Такое ощущение, будто трагичность ее бытия стала явной для всех, особенно кольца подчеркивали это…

Она жила в комнате на втором этаже, украшенной белым мраморным камином и служившей некогда дневной гостиной. Это была лучшая комната второго этажа, и дядя Вильгельм хотел, чтобы именно она досталась ей. Она стояла на балконе, а медсестра — у нее не хватило сил расстаться с ней — прибирала в комнате.

Она хотела войти в комнату. Но снова, снова это причудливое состояние: то, что она двигалась, то, что она вошла через дверь и вышла, рисовалось ей как нечто такое, чему она не находила слов: нелепость? Стало больно, боль расползалась по всему телу, снова ощущение беспомощности, безотрадности — нет у нее цели, ради которой стоило бы жить. Пока она спокойно стояла на балконе и наблюдала, погрузившись в свои мысли, боль была, но как бы не проявляла себя активно. Но теперь она повернулась, двигалась, тем самым она как бы приветствовала наступление дня, признавала его бытие, как бы шла на уступки всему тому, к чему питала неприятие — итак, настоящая бессмысленность. Явное противоречие! С одной стороны, состояние безграничного несчастья, когда не в силах дожить один день до конца, а с другой стороны, захотелось войти в комнату, потому что снаружи похолодало. Противоречивость отозвалась болью.

Раньше она почитала за счастье, если ей удавалось объяснить себе свою боль, отыскать ее причину. Работа ума оказывала положительное воздействие — но не теперь.

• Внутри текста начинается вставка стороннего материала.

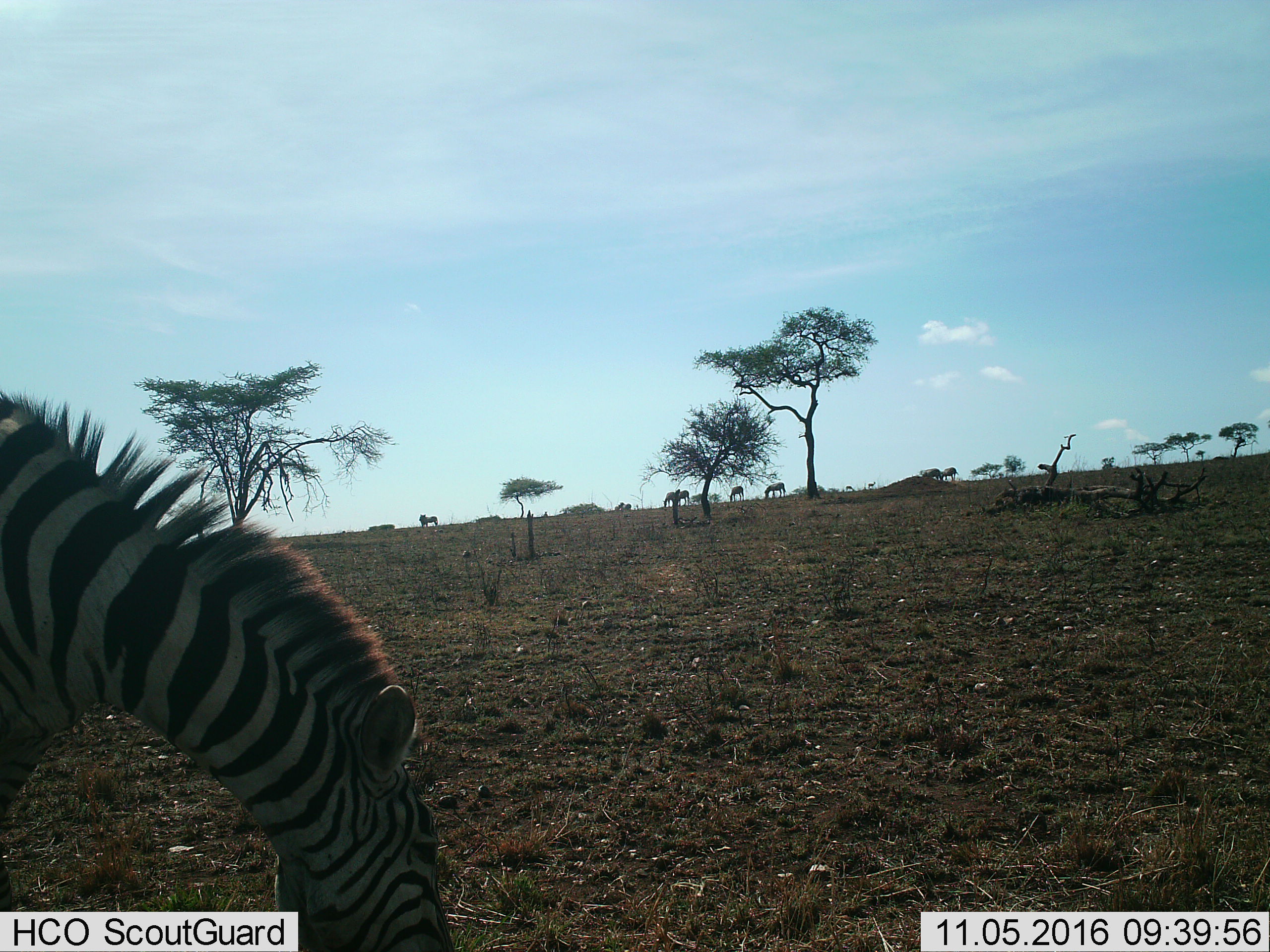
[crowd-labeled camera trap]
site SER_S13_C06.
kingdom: Animalia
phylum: Chordata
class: Mammalia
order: Perissodactyla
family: Equidae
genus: Equus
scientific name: Equus quagga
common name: plains zebra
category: zebraplains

Доктор Врангель пришел сегодня, так что было чем заняться… Доктор Врангель, ах, ах! Когда она возвратилась домой, ее осматривал давний друг семьи, домашний врач профессор Блох. Потом он уехал и рекомендовал этого Врангеля, сына городского лекаря, в роду у них почти все были врачами. Она наблюдала за ним и думала, не это ли потомственное общение со смертью превратило его в такого человека. Впрочем, он был настолько красив, что любая женщина почитала бы за счастье лишь находиться вблизи него. Высокий, широкоплечий, но худощавый. Походка легкая, по лестнице он не шел, а будто взлетал, как двадцатилетний, в свои сорок пять. Он был лыжником. Лицо у него было худое и суровое, можно подумать, что он был командиром эскадрона. Но вокруг рта было нечто скорбное, часто он выглядел безутешным, этот рот.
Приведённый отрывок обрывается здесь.